Glückwunsch und weiterhin viel Erfolg! Von Dispyt weiter zu Magenta Harvest: euer zweites Album „…And Then Came The Dust“ wurde schon vor einiger Zeit veröffentlicht. Wie ist die Resonanz für diese Album bisher ausgefallen?

Ziemlich schmeichelhaft. Wir hatten schon positives Feedback für das erste Album „Volatile Waters“ bekommen und waren ein bisschen nervös dahingehend, wie die Hörer das neue Album wohl annehmen würden, da wir diesmal neue Wege mit dem Sound eingeschlagen haben. Aber bisher übertreffen die Reaktionen die vom letzten Mal, im positiven Sinne! Daher freuen wir uns schon drauf, das Ganze live vor Publikum zu spielen und zu beobachten, wie es ankommt.

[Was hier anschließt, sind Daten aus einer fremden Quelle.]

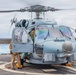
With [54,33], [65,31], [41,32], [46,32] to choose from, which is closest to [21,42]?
[41,32]

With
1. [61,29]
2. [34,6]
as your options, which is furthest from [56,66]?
[34,6]

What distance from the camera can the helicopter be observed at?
12.2 metres

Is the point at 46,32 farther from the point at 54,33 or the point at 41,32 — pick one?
the point at 54,33

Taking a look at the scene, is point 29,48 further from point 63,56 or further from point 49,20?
point 49,20

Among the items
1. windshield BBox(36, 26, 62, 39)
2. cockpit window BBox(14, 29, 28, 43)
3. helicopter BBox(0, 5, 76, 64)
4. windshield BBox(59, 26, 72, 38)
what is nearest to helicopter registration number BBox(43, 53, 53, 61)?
helicopter BBox(0, 5, 76, 64)

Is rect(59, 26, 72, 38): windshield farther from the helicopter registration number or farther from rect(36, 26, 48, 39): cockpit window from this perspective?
the helicopter registration number

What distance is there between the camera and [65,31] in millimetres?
13695

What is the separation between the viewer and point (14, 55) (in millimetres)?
13570

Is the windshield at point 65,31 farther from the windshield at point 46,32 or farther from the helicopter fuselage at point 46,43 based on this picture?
the windshield at point 46,32

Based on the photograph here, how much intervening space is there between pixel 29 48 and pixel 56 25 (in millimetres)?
2285

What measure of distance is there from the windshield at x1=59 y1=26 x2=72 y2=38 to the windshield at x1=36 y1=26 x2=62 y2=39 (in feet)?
0.75

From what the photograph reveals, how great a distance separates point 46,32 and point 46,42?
0.99 metres

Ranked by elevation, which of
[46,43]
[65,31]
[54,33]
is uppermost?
[65,31]

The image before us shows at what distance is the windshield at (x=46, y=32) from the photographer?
13063 millimetres
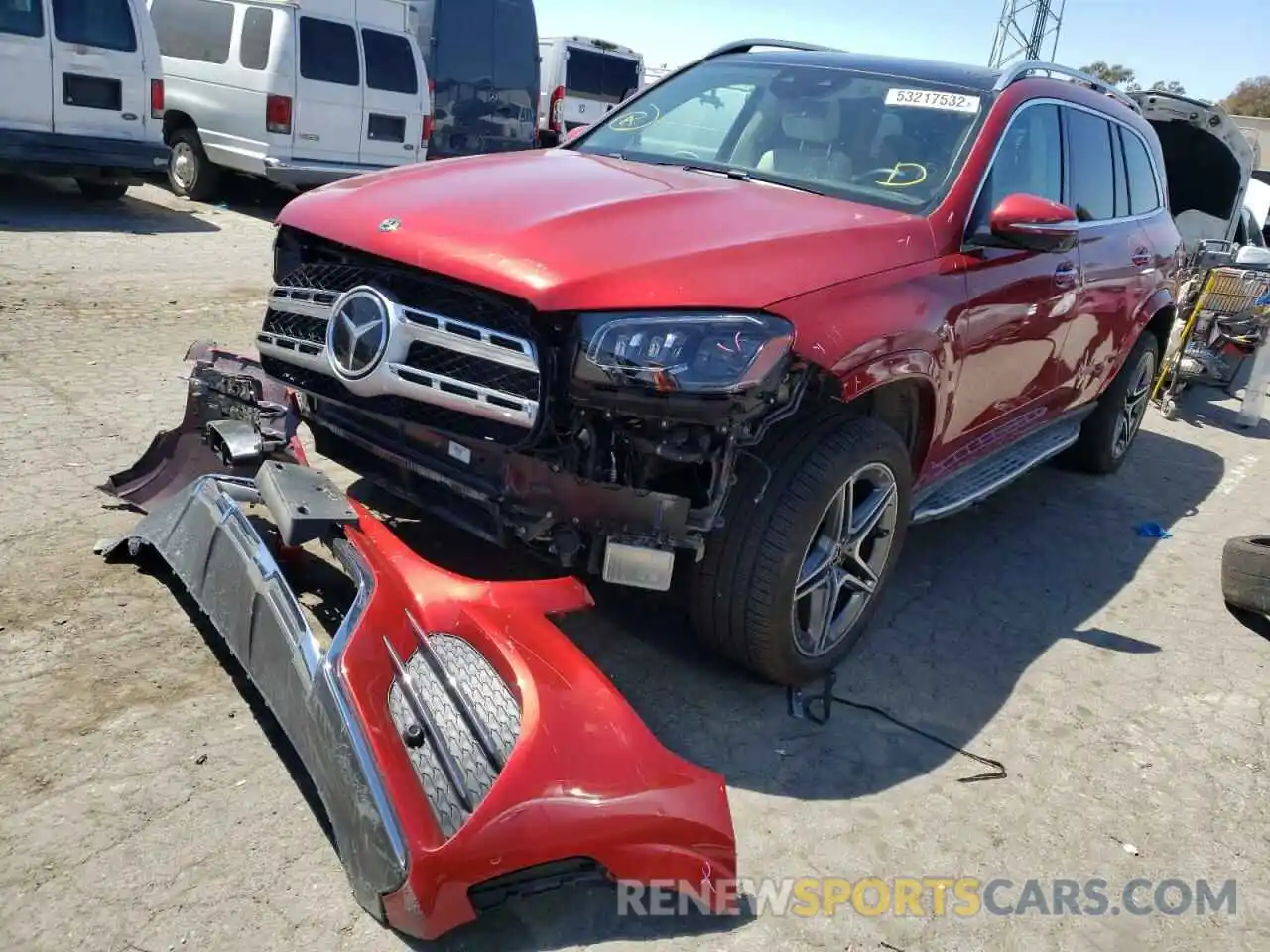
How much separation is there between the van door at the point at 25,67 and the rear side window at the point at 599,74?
26.4 ft

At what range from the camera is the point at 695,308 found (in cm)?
277

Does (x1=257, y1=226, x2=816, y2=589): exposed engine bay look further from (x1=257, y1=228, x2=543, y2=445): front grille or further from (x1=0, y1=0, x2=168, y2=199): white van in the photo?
(x1=0, y1=0, x2=168, y2=199): white van

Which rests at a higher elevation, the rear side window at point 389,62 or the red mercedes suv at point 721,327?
the rear side window at point 389,62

Soweit ich mich erinnere, führte euch eure letzte Europatour anno 2014 bereits durch zehn verschiedene Länder. Nachdem ihr letztes Jahr bei Apostasy Records und der Booking-Agentur Dragon Productions (bei der auch Finntroll unter Vertrag stehen) unterschrieben habt: können wir für die kommende Tour noch mehr erwarten?

Ich muss zugeben, dass Dragon Productions eine großartige Connection-Quelle darstellen. Der Vertrag mit Apostasy Records hat auch zu etwas mehr Sichtbarkeit in Mitteleuropa geführt, aber es scheint so, dass die Szene so schwierig ist wie eh und je, was es schwierig macht, Auftritte außerhalb unseres Heimatlandes zu bekommen. Alle großen Tour-Serien wollen natürlich, dass die kleinen Bands für ihre Slots bezahlen, ohne Ausnahme. Aber verzweifelt nicht. Wir sind gerade dabei, zusammen mit anderen finnischen Bands Shows zu buchen. Das wird sich in Form von mehreren Mini-Touren in Finnland, Mitteleuropa und vielleicht sogar in einigen südlicheren Gefilden niederschlagen.

Da es anscheinend für Musiker immer schwieriger wird, allein von ihrer Musik zu leben und ich weiß, dass du auch Tontechniker bist: kannst du uns etwas über deinen Arbeitsalltag außerhalb der Bands erzählen? Bist du mehr der Producer-Typ oder bist du auch in Clubs und bei Live-Shows tätig?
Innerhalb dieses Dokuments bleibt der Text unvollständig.